-- SUPPLIED RECORDS follows --
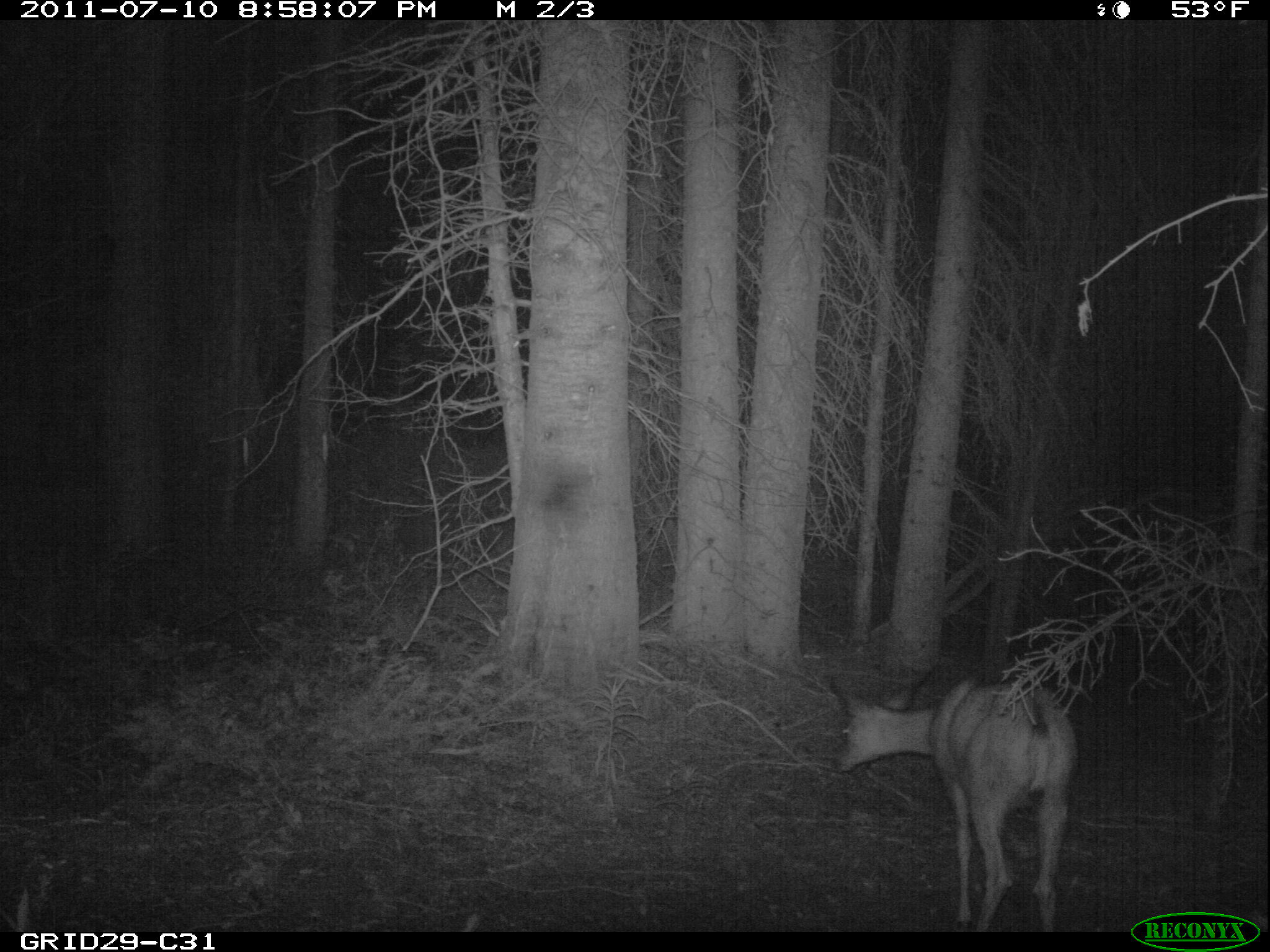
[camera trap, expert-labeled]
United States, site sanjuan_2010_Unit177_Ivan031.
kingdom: Animalia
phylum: Chordata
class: Mammalia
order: Artiodactyla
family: Cervidae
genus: Odocoileus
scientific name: Odocoileus hemionus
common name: mule deer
-- SUPPLIED RECORDS concluded --
▶ [PROBLEM TO SOLVE]: Retype the records exactly, but skip the pictures.

▶ [SOLUTION FOR THIS PROBLEM]:
[camera trap, expert-labeled]
United States, site sanjuan_2010_Unit177_Ivan031.
kingdom: Animalia
phylum: Chordata
class: Mammalia
order: Artiodactyla
family: Cervidae
genus: Odocoileus
scientific name: Odocoileus hemionus
common name: mule deer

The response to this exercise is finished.